▶ _任务目标_:
请将下面各行逐字照抄一遍，不做任何改动。

▶ _提取信息_:
* * * * * * *

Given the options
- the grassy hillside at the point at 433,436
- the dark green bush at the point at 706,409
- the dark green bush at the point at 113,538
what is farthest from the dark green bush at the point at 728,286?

* * * * * * *

▶ _结果_:
Given the options
- the grassy hillside at the point at 433,436
- the dark green bush at the point at 706,409
- the dark green bush at the point at 113,538
what is farthest from the dark green bush at the point at 728,286?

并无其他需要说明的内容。